Texte à lire:
# # # # #

La zone de confort 1 : Quelle sorte de joueur sommes-nous?

Par Bernard Fournier

En improvisation, la zone de confort est ce qu’un improvisateur se sent confortable et habile de faire dans l’arène, c’est-à-dire l’ensemble des situations dans lesquelles il se sent capable d’intervenir et d’y adapter sa personnalité et son style. Une fois cette zone de confort spécifique trouvée, il pourrait être possible de croire que le travail du joueur s’arrête là, mais ce n’est pas le cas. En improvisation (comme dans la plupart des choses dans la vie), ce n’est pas une mauvaise idée, voire même fortement recommandé, d’envisager de sortir de cette zone de confort, afin de maintenir son intérêt envers la discipline et augmenter la versatilité des joueurs.

Pour assurer le perfectionnement de soi, des autres membres de son équipe, et/ou d’une équipe dont on est l’entraîneur, il faut d’abord comprendre ce qu’est notre style comme joueur.

# # # # #

Énoncé A:
D'après le texte sur la zone de confort en improvisation, de qui faut-il assurer le perfectionnement ? Énumérez-les tous.

(Extraits d'un jeu de données spatiales)
# # # # #

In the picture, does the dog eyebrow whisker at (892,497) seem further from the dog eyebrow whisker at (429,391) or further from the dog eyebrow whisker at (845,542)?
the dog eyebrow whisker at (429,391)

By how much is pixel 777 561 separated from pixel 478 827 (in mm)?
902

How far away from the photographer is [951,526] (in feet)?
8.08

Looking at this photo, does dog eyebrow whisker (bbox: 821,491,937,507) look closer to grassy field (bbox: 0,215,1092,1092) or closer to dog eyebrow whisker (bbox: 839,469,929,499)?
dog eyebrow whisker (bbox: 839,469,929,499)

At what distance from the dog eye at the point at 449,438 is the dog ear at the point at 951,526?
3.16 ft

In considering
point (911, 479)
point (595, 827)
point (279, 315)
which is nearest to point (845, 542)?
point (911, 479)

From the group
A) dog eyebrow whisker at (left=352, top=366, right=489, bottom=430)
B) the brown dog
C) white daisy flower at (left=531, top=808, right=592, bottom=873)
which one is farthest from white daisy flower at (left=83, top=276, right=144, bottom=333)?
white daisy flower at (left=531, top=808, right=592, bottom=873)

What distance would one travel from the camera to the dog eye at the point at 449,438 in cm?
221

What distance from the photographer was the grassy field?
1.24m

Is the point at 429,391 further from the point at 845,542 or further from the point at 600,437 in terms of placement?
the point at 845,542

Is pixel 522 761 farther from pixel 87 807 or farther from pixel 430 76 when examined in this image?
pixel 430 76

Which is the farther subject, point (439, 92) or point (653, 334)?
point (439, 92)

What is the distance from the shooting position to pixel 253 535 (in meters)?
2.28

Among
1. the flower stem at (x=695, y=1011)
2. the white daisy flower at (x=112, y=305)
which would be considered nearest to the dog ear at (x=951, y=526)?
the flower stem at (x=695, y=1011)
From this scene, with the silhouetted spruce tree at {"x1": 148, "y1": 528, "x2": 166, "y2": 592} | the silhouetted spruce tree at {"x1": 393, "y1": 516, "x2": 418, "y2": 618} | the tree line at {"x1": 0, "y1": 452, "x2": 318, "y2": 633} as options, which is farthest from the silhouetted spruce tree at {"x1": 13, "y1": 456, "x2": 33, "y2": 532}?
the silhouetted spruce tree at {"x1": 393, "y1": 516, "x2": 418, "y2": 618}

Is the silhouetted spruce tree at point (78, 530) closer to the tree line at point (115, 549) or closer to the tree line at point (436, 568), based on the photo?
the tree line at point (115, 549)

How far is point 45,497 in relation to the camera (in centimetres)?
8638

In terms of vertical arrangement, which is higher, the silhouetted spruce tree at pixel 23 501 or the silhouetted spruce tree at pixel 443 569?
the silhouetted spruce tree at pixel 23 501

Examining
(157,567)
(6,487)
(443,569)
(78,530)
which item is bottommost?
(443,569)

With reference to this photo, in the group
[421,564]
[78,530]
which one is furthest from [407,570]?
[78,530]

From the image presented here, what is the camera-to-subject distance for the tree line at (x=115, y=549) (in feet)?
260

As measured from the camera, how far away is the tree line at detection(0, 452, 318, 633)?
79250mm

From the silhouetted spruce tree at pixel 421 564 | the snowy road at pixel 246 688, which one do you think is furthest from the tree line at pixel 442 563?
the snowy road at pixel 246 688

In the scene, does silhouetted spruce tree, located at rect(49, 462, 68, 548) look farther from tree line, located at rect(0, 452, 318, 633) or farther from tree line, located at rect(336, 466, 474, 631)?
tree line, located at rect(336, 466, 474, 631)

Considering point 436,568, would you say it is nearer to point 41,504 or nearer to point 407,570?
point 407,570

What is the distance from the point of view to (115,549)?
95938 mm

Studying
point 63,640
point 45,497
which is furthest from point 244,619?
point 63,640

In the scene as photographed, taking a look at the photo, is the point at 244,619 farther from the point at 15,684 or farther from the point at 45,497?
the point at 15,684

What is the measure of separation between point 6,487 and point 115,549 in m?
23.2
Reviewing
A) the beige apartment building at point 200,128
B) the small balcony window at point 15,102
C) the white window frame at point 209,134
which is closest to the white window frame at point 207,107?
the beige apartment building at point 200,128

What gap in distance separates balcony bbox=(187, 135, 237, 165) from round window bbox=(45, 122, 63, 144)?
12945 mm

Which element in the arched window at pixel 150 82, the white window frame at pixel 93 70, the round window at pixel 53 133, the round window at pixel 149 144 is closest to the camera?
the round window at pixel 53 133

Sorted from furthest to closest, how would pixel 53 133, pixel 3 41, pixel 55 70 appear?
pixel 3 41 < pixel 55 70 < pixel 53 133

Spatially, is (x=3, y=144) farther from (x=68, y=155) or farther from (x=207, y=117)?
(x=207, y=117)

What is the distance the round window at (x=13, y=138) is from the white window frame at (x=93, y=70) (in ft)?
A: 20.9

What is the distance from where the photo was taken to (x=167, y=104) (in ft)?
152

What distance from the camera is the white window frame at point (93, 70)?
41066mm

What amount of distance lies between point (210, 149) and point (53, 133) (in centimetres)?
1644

# # # # #

Énoncé B:
Renommez « white window frame » en « white door frame » dans les lignes des enregistrements qui vont de celle contenant « Spatially, is (x=3, y=144) » jusqu'à la dernière ligne des enregistrements, ces deux lignes comprises. Ne redonnez que ces lignes, sans rien y changer d'autre.

Solution rédigée A:
- soi-même
- les autres membres de son équipe
- une équipe dont on est l'entraîneur

Solution rédigée B:
Spatially, is (x=3, y=144) farther from (x=68, y=155) or farther from (x=207, y=117)?
(x=207, y=117)

What is the distance the round window at (x=13, y=138) is from the white door frame at (x=93, y=70) (in ft)?
A: 20.9

What is the distance from where the photo was taken to (x=167, y=104) (in ft)?
152

What distance from the camera is the white door frame at point (93, 70)?
41066mm

What amount of distance lies between point (210, 149) and point (53, 133) (in centimetres)?
1644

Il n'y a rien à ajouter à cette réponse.